Sein Brief an die "Dear Prime Minister", die "Liebe Premierministerin", hat zwei Seiten, aber Jeremy Corbyn kommt schon im ersten Absatz zur Sache. "Ich glaube, dass unsere Gespräche darüber, einen Kompromiss für den Austritt aus der Europäischen Union zu finden, zu nichts mehr führen", schreibt der Vorsitzende der größten Oppositionspartei Labour an die britische Regierungschefin Theresa May. Sechs Wochen lang haben die Sozialdemokraten und Vertreter Mays in Gesprächen versucht, die Brexit-Blockade im Parlament aufzubrechen.
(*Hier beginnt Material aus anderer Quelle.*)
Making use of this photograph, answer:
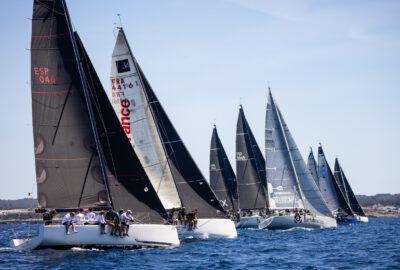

Der Brief am Freitag beendete diese Bemühungen. Es könnte eine der letzten Schlappen für May gewesen sein. Schließlich wird erwartet, dass sie im Sommer zurücktritt. Für den ohnehin schwierigen Brexit-Prozess bedeutet dies weitere Komplikationen.

Die konservative Regierung will das Parlament in der ersten Juni-Woche erneut über die Bedingungen des EU-Austritts abstimmen lassen. Das Unterhaus votierte bereits dreimal gegen den Brexit-Vertrag, auf den sich London und Brüssel nach langen Verhandlungen geeinigt hatten. Im vierten Anlauf sollen die Parlamentarier nicht über das umstrittene Abkommen selbst befinden, sondern das britische Gesetz zur Umsetzung des Abkommens verabschieden. Doch dieses Manöver wird May vermutlich nicht viel bringen: Die Abweichler bei den Konservativen, die May bei den ersten drei Brexit-Abstimmungen Niederlagen zugefügt hatten, kündigten schon an, auch gegen das Umsetzungsgesetz zu votieren. Gleiches gilt für die nordirische Partei DUP, auf deren Unterstützung May angewiesen ist. Und auf Hilfe der Labour-Opposition braucht die Regierungschefin nun nicht mehr zu hoffen.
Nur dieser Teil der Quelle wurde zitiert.